The hours raced by as I made recommendations for customers’ next reads and shared news of upcoming store events, then sent my parents a quick text after the morning rush. They typically spent a night or two at a B&B following their vow renewal, and this year wasn’t any different. When my sister, Annie, and I were young, they’d work at the shop during the days and get us a sitter at night, but by the time I’d graduated from high school, I managed the shop alone and kept an eye on Annie. The last few years I saw more of our parents via photos ontheir social media accounts during their getaways than in person. And it only bothered me a little that they’d generously shared details of this year’s trip planning with Annie and her husband, Jeffrey, but sparsely with me.
I nearly rolled my eyes at the childish thought. This was exactly why I needed to make big changes in my life. I was on my way to becoming a cranky old lady.
I wished my parents happy travels, then put the phone back into my pocket.
My new delivery guy arrived a few minutes later. “Hey, Emma.”
“Hey, Caden,” I said.
Caden was a senior at the local college, fit and fine but too young to hold my interest. He passed me his clipboard with a smile. “I just need your signature.”
“Here you go.” I signed and passed the paper back to him, and his gaze traveled curiously over me.
“I like this look on you,” he said. “You’ve got a whole geek-chic vibe going.”
I stilled, suddenly remembering my ensemble and glasses.

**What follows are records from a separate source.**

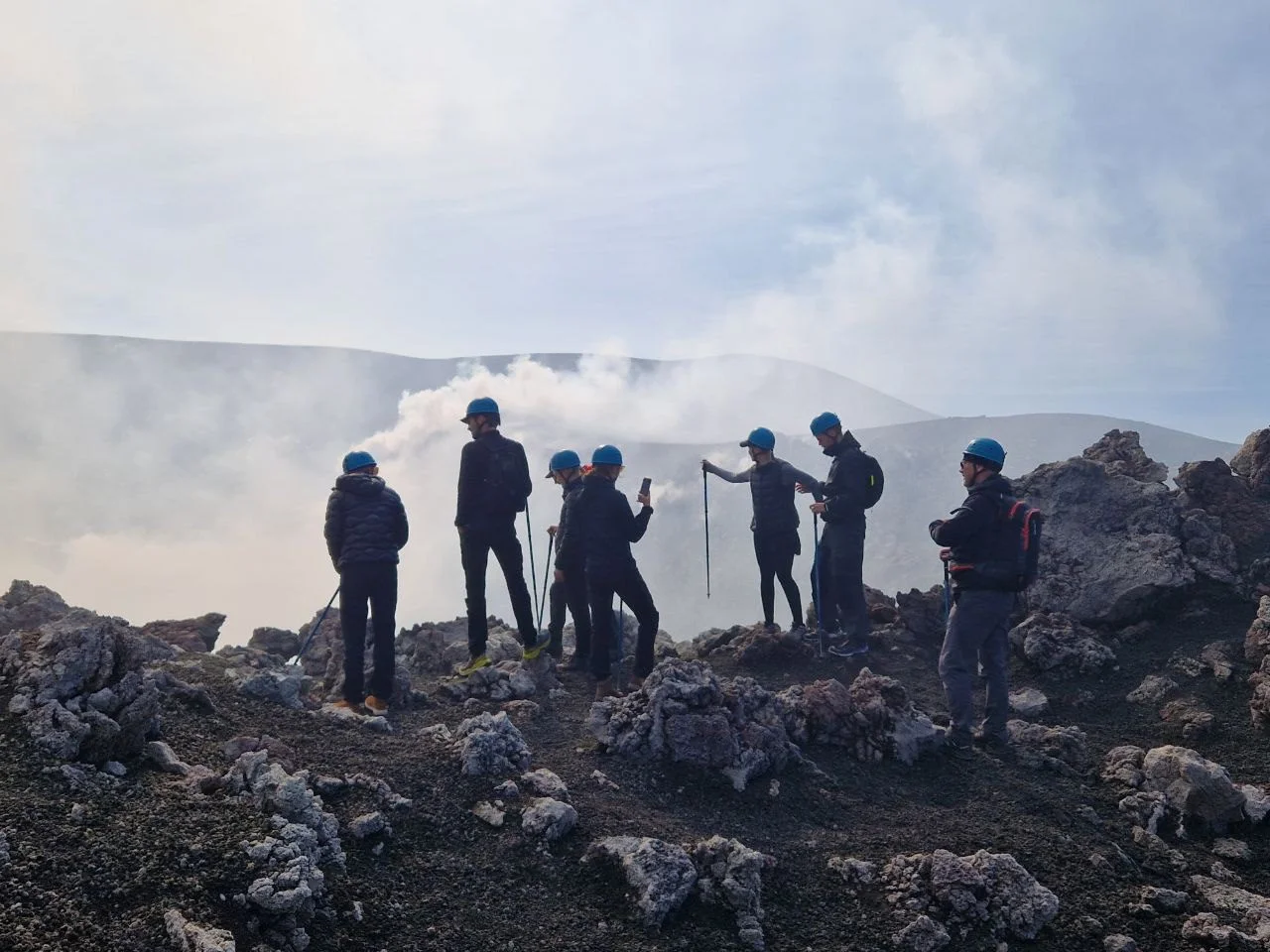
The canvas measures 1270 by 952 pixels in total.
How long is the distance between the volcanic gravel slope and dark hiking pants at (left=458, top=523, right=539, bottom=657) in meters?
1.47

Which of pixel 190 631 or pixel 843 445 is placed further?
pixel 190 631

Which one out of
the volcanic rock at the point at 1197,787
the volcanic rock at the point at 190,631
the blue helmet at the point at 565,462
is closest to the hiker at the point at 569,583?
the blue helmet at the point at 565,462

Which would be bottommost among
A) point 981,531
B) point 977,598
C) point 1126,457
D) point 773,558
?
point 977,598

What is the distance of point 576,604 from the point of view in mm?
10953

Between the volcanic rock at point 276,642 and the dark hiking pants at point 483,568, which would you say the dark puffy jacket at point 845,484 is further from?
the volcanic rock at point 276,642

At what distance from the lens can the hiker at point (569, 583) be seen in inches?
430

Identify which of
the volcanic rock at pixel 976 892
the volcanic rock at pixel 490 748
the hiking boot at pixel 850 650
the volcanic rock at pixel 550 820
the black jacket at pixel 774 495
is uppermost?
the black jacket at pixel 774 495

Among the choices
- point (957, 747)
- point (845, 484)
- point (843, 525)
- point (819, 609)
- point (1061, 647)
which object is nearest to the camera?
point (957, 747)

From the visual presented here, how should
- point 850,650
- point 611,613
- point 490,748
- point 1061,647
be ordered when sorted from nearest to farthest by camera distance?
1. point 490,748
2. point 611,613
3. point 1061,647
4. point 850,650

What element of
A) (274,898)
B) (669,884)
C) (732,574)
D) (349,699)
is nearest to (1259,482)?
(669,884)

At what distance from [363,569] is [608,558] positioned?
267 centimetres

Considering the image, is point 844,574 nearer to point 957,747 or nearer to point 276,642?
point 957,747

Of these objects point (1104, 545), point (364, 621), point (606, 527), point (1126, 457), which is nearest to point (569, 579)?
point (606, 527)

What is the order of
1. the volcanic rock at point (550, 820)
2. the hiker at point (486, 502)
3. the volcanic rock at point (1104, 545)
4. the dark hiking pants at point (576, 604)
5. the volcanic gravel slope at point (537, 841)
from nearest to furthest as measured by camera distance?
the volcanic gravel slope at point (537, 841) < the volcanic rock at point (550, 820) < the hiker at point (486, 502) < the dark hiking pants at point (576, 604) < the volcanic rock at point (1104, 545)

I’d worn my softest jeans with an ivory camisole and a ten-year-old cardigan. I’d decided that from now on, I’d dress as comfortably as I wanted because I was no longer concerned that it might be the day I experienced a real-life meet-cute that led to true love. I’d even skipped wearing my contacts as a small rebellion.
No more brokenhearted Emma. I was a bookstore manager in transformation.
“Looks good,” he said with a wink and a weird two-finger salute. Then he saw himself out.
I sighed and went to change the window display.
Rini Reads was deep and narrow, with floor-to-ceiling shelves along the walls and a generous window facing the sidewalk. Armchairs were tucked into quiet corners at the back, and the apartment where I’d lived since college was right upstairs.
I removed the books from their pedestals and replaced them with a selection of Penguin’s Clothbound Classics. The gorgeously repackaged tomes were proven fan favorites and sure to catch the eyes of passersby. I arranged silk leaves in autumn colors around each book, then spread the rest of my supply on the ground and strung card-stock cutout letters above to spellFall in Love with a Book. Typically, I waited a bit longer to set up the fall displays—it was only the first of September—but apparently I was jonesing for change all around.
The bell above the door rang again as I reshelved the other volumes, and Jeffrey appeared, holding the door for Annie to stride inside.
I straightened and worked up a bright smile for my little sister and her handler.
She wore an adorable floral sundress with a matching headband and sandals. She’d curled her long brown hair into ringlets that fell over her shoulders.
Envy hit at the sight of her beautiful curls. I could only pull the sides of my recently cut locks into a messy little knot while the rest continuously reached in vain for my shoulders.